Nous perdions alors un des haut-parleurs du stéréo qui était installé là-haut pour faire de la musique d'ambiance. Ce n'était pas bien grave, car il y avait encore beaucoup de microsillons enregistrés en mono. Et nous écoutions la musique de Noël en continu, de l’après-midi jusqu'à la fermeture.

Les caisses de jouets commandées par Diane Gagnon arrivaient en octobre, mais leur contenu n'était pas exposé avant fin novembre dans la section en haut du magasin où jouets et vaisselle se partageaient l'espace. Après le souper, mon frère François et moi y montions pour y passer des heures à les regarder en rêvant.

Une semaine avant le grand évènement, nous ne tenions plus en place. Les clients se faisaient plus nombreux au magasin et nous passions notre temps entre le magasin rempli de cette frénésie inhabituelle et la maison où le sapin fraîchement coupé répandait son parfum de forêt.

La veille de Noël, à huit heures et demie, quittant à regret la veille des mystérieux paquets posés au pied de l'arbre, nous devions monter nous coucher. Je me disais:" peut-être que quand je serais grand, je n'aurais plus besoin d'aller me coucher avant la messe." Mais pour l'instant, j'essayais de deviner la signification des éclats de voix des clients qui se pressaient encore du magasin pour les achats de dernière minute.

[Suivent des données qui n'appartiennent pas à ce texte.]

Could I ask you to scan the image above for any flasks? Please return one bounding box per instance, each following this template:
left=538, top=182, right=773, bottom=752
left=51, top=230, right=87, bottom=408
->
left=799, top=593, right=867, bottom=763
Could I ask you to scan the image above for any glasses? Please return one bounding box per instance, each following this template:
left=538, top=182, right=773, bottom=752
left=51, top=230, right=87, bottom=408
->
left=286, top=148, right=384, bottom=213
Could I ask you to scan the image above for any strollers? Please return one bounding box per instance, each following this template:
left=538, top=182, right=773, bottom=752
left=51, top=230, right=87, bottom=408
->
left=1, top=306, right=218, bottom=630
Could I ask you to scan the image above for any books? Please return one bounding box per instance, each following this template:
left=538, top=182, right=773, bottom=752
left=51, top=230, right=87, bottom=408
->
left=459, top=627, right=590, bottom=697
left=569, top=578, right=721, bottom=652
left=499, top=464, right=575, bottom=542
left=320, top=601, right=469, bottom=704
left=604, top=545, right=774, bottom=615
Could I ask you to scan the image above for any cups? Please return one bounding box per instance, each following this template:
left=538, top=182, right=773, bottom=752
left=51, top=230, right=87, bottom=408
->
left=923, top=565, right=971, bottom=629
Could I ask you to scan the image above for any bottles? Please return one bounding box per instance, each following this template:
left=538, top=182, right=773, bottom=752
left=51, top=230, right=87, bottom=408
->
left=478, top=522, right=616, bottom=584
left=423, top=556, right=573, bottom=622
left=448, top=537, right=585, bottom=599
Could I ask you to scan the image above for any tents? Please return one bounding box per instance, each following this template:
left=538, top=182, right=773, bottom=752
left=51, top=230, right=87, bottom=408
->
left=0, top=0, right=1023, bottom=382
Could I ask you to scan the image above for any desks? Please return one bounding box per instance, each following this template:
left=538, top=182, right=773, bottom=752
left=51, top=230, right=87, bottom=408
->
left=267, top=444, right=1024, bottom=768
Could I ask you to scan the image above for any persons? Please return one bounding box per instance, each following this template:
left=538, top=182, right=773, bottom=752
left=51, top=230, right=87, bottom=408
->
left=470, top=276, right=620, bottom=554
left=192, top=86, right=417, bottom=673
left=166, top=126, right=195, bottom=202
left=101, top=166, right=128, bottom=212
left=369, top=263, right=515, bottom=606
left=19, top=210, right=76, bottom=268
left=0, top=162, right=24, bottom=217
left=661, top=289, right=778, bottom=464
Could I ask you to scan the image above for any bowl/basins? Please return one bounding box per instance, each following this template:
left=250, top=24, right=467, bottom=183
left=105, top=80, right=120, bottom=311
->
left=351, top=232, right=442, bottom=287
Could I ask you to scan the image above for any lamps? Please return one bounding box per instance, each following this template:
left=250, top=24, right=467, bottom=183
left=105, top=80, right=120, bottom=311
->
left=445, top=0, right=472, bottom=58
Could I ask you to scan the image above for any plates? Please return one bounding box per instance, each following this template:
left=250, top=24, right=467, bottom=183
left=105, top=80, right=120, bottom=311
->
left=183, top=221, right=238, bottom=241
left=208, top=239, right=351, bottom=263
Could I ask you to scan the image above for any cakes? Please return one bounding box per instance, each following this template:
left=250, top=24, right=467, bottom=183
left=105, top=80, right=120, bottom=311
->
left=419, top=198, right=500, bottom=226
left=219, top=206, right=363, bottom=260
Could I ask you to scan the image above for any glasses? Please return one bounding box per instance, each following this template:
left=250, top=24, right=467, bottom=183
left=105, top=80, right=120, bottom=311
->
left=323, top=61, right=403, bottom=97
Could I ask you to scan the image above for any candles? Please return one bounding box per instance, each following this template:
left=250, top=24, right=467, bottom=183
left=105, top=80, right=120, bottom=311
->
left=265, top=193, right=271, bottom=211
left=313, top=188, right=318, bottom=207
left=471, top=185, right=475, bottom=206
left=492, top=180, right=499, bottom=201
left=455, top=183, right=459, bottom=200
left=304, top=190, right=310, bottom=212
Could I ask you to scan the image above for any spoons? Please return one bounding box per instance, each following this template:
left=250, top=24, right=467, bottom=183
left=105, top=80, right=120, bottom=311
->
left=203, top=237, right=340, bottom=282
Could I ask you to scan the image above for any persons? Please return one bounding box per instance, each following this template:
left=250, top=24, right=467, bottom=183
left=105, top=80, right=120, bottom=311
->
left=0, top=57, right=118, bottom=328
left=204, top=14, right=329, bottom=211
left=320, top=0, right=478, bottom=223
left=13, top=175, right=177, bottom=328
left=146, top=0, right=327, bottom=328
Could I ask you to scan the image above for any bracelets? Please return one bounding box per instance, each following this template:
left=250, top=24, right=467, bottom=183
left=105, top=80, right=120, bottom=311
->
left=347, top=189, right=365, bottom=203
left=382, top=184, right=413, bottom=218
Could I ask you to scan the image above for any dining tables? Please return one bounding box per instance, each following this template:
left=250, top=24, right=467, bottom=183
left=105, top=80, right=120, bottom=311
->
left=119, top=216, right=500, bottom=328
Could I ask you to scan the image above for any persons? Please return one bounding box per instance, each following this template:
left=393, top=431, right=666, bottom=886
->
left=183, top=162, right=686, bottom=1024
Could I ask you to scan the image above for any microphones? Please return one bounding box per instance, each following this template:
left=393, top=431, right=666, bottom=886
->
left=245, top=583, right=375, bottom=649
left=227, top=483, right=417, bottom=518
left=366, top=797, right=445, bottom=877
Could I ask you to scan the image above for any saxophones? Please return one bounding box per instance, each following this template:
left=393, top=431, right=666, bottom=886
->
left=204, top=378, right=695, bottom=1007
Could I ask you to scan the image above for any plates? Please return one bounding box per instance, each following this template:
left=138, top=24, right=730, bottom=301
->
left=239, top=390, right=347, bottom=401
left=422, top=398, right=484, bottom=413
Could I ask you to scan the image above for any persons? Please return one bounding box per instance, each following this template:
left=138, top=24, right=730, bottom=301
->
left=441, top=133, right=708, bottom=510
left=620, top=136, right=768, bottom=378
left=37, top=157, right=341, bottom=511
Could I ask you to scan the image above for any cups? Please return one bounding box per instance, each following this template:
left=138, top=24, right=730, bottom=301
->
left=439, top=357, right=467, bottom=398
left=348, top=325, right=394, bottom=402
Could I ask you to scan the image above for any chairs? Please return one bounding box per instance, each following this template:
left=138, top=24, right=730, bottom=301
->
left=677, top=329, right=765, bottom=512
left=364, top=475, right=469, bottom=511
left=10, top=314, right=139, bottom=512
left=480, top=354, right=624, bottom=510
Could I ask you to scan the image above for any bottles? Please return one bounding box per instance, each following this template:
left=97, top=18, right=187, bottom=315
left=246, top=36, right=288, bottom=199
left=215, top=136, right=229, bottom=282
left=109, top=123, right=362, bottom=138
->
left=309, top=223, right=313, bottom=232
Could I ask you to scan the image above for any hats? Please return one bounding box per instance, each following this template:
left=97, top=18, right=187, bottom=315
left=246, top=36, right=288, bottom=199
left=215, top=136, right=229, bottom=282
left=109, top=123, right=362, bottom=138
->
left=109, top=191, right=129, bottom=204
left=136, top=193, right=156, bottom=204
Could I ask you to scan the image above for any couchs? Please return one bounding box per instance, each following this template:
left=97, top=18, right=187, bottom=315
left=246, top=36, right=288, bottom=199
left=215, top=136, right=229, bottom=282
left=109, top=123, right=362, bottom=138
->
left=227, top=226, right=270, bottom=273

"Pierre, réveille-toi". "Hein? Ça y est ? Ça va être Noël?" Et pourtant, il n'était encore que onze heures. Il fallait s'habiller pour la messe de minuit. Oh, quant à moi, c'était vite fait. Pendant que maman se maquillait encore et que papa cherchait sa cravate, moi j'étais là près du sapin illuminé attendant nerveusement, plein d’excitation.

À minuit pile, l'église s'illuminait et l'orgue, de cette musique qui me faisait trembler, se mettait à jouer Minuit Chrétien. Alors, aussitôt que mon oncle Welleston avait commencé à chanter, que les chœurs avaient repris, un tas de petits frissons me courraient dans le dos. Et puis, les trois messes se poursuivaient lentement, très lentement. Papa tenait à rester aux trois. Si j'acceptais sans trop hésiter la deuxième, la dernière, Dieu me pardonne, je ne l'entendais et ne la voyais pas.
 
À minuit pile, l'église s'illuminait et l'orgue, de cette musique qui me faisait trembler, se mettait à jouer Minuit Chrétien. Alors, aussitôt que mon oncle Welleston avait commencé à chanter, que les chœurs avaient repris, un tas de petits frissons me courraient dans le dos. Et puis, les trois messes se poursuivaient lentement, très lentement. Papa tenait à rester aux trois. Si j'acceptais sans trop hésiter la deuxième, la dernière, Dieu me pardonne, je ne l'entendais et ne la voyais pas.

 

Jour de l'an 1957 dans la famille Guay

 

Film en 8mm tourné par Marcel Guay la veille du Jour de l'An 1957 chez sa sœur Hermance. 

  • Émilienne Guay et Paul Gagnon (Nicole, Max...)
  • Hermance Guay et Laurent Gagnon (Andrée, Jean-Eudes, Richard, Alain, Jocelyne, Line...)
  • Marcel Guay et Antoinette Mailloux (Pierre)
  • Gérard Guay et Marie-Alice Gauthier (Évangéline, Reine, Johanne...)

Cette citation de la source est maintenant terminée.